Produce histogram output. This produces a table summarising the similarity between the two sequences. It shows for each decile, how many of the codon pairs matched with a given level of similarity. For example:

 0%- 10%:    3
 10%- 20%:    3
 20%- 30%:    2
 30%- 40%:    0
 40%- 50%:    3
 50%- 60%:    7
 60%- 70%:   10
 70%- 80%:    4
 80%- 90%:   12
 90%-100%:   37

shows that in a given alignment, 37 of the pairs align with
similarity between omega values between 90 and 100%, 12 between 80%
and 90% and so on....

-g val

This is the gap open penalty. The default gap open penalty to represent indels is -0.5. You can use -g to change this.
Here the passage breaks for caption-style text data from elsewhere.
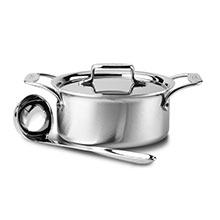All-Clad d5 Brushed Stainless Soup Pot with Ladle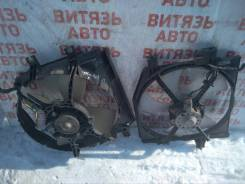Диффузор Mazda Premacy CP8W, CPEW FPDE, FSDE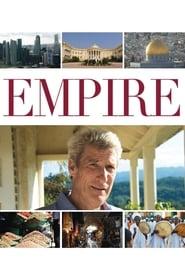 Empire 2012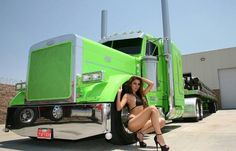 Lime green Peterbilt +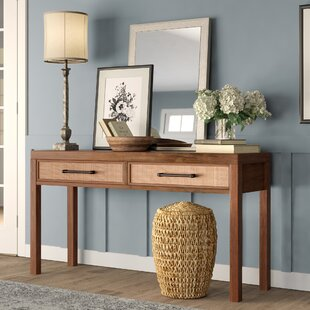 Birch Lane? Heritage Marshall Console Table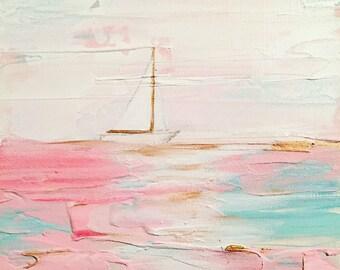 If I Had A Boat Orginal Acrylic Painting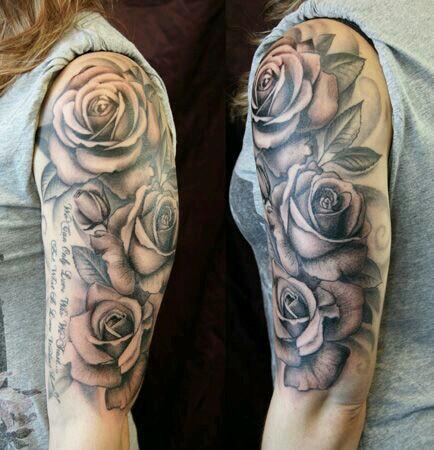 Drawn rose bush half sleeve 120+  Rose sleeve Roses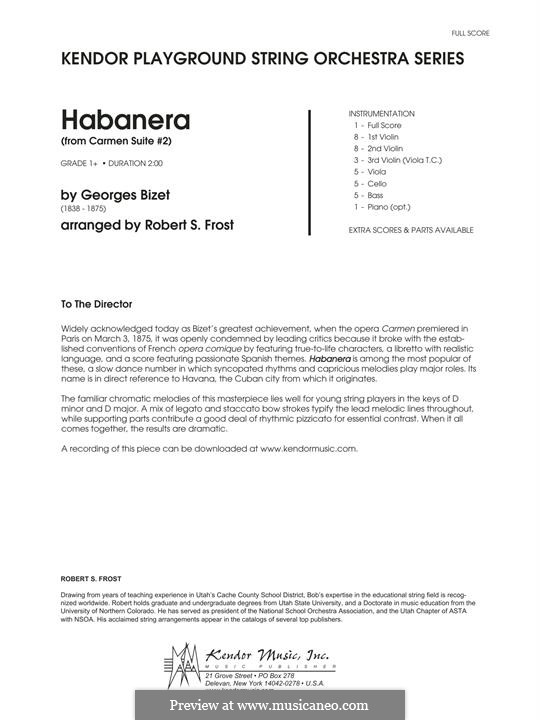 Habanera (Printable Scores): For strings and piano (arr. Robert S. Frost) by Georges Bizet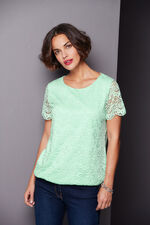 Lace Top with Jersey Back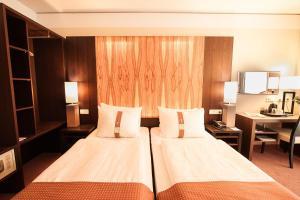 Holiday Inn - Salzburg City, Hotels  Salzburg - big - 13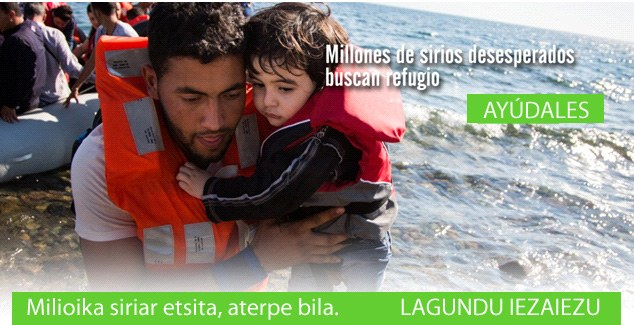 ULMA foundation calls on its workers to show solidarity with Syrian refugees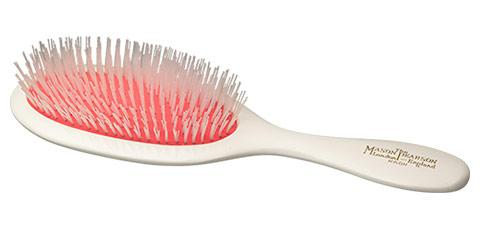 Mason Pearson Handy Nylon 'Detangler' Hair Brush (N3)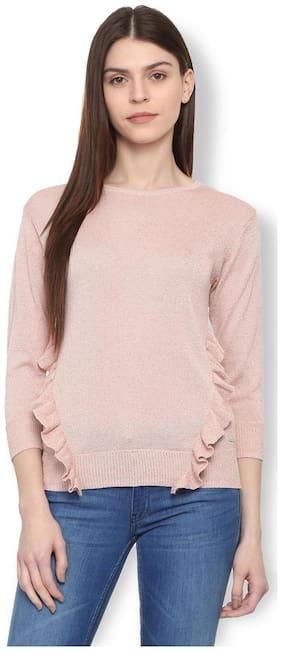 Van Heusen Women Cotton Solid - Regular Top Pink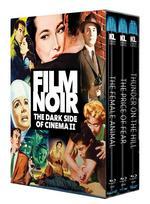 photo for Film Noir: The Dark Side of Cinema II
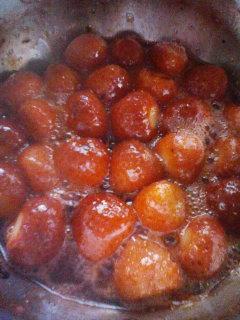 苺ジャム作り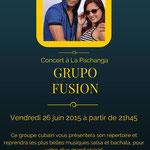 Alian et Yanitse - Grupo Fusion - concert à la Pachanga à Paris Montparnasse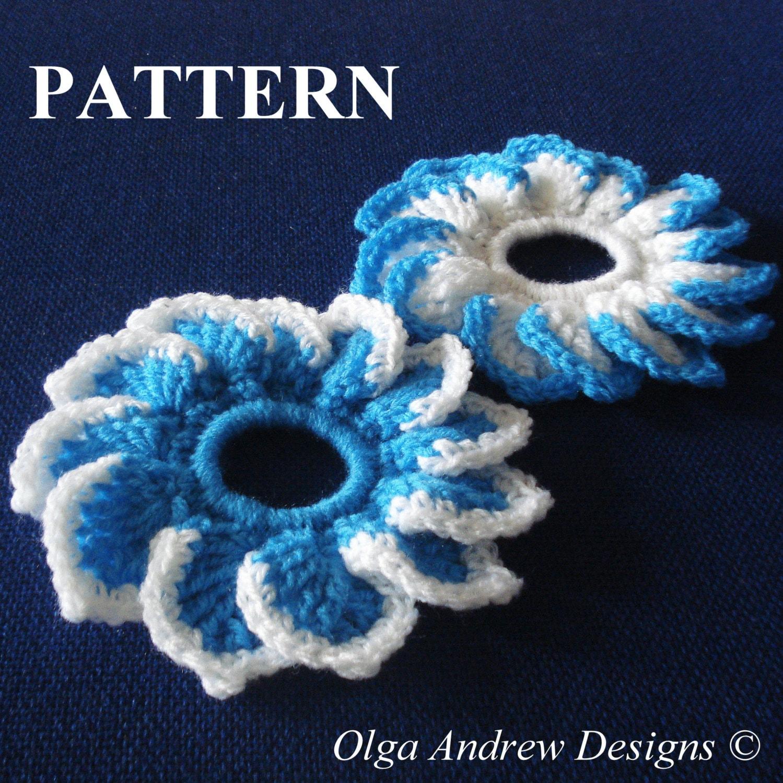 Flower scrunchie crochet pattern scrunchie crochet hair
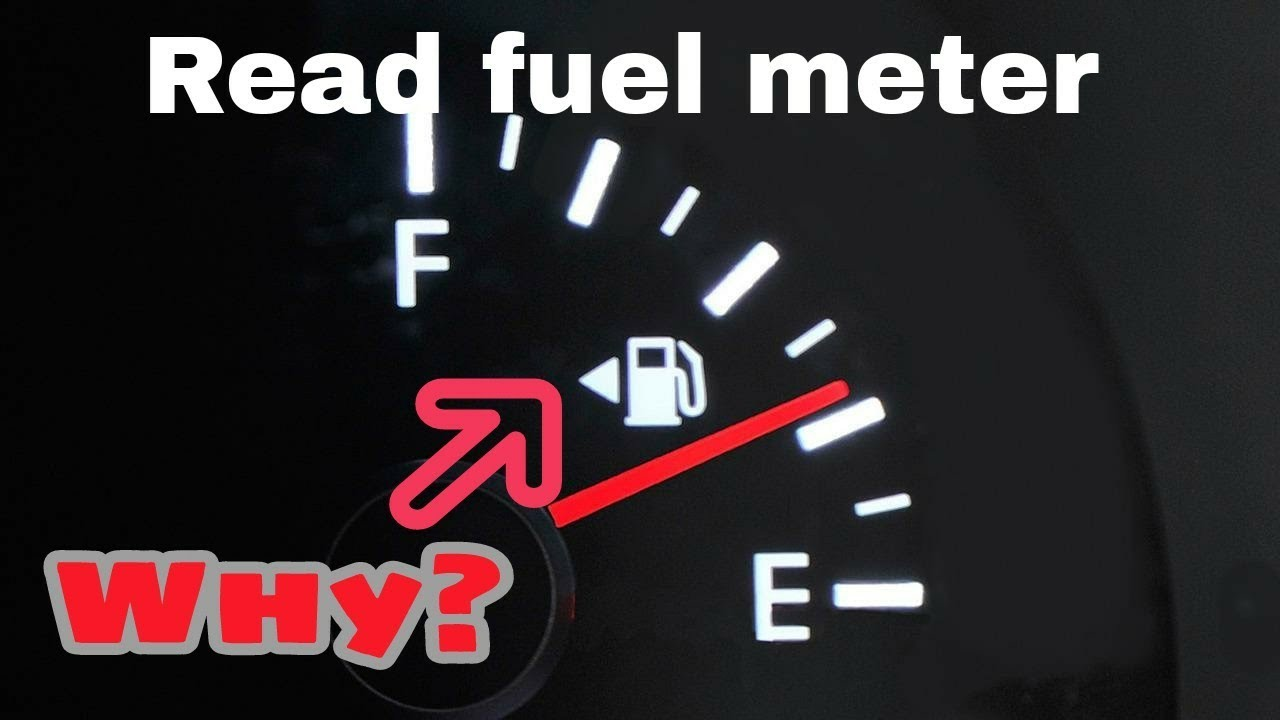 How Do You Read A Fuel Meter In Car For New Learner S Only Learn To Turn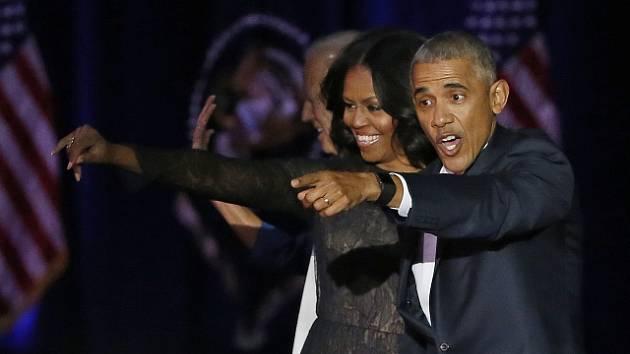 Michelle a Barack Obamovi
NB: This value may change in future versions of the program
-x val

This is the gap extension penalty. The default gap extension penalty is -0.1

NB: this value may change in future versions of the program
-c val

The maximum omega cut-off value. Default is 1.5. We cap the maximum difference between two omega values at 1.5. The rationale for this is that a gap of 1.5 or more have similar evolutionary meaning: the two sites are under extremely different pressures. While allowing a larger cut-off might allow more accuracy in some cases, it makes calibrating smaller evolutionary differences difficult. But, you can use different values.
-s

Show the alignment. The input sequences are aligned based on the FIRE alignment. The input sequence data is taken from the omega input files. It is ASSUMED that the amino acid is the second column of the input file. If not, the -s option is unlikely to work.
-f sequenceformat

Which format the alignment should be produced in. The default alignment format is fasta. The allowable values are whatever values your current version of Biopython supports. Likely formats are: fasta, phylip, clustal, stockholm. Later versions may have genbank, nexus and tab.
-r regexp

This is used to specify where in the data file, the omega values can be found. There are some built-in possibilities
- 1 The omega value are found in column 1
- m2 The omega values are found just before a +-
  
  This is the format that PAML v4 using model M2 produces
- m3 The omega values are found immediately after a close
  
  parenthesis ")". This is the format that PAML using model M3 produces
The default is m3

(If you know Python, you can also enter any valid Python regexp. The regular expression must have two groupings: the first group should find the amino acid for the row (possibly null) and the second group the omega value for example "A d+ ([A-Z]).) +(d+.d+)")

Background

Omega values are aligned using a modified Needleman-Wunsch algorithm on the Omega estimates in the two .txt files. The two sequences of Omega estimates are aligned so as to maximise the FIRE score, which is the sum of all individual codon scores. A codon score, cs, measures the similarity between two aligned omega values in the range [0,1]. The maximum difference between two omega values has been capped to OMAX (default 1.5), but is parameterisable.

Suppose in an alignment of the two sequences at a particular position, the omega score in sequence 1 is o1 and the omega score in sequence 2 is o2.

Then, cs(o1, o2)= 0, if abs(o1 - o2)> OMAX and: cs(o1, o2)= 1 - abs(o1 - o2)/OMAX otherwise.

The score of alignment is the sum of cs values of all aligned codons. FIRE uses a dynamic programming algorithm to find the best alignment.

The raw score is computed, as well as a normalised score which is the raw score divided by the length of the smaller of the two sequences.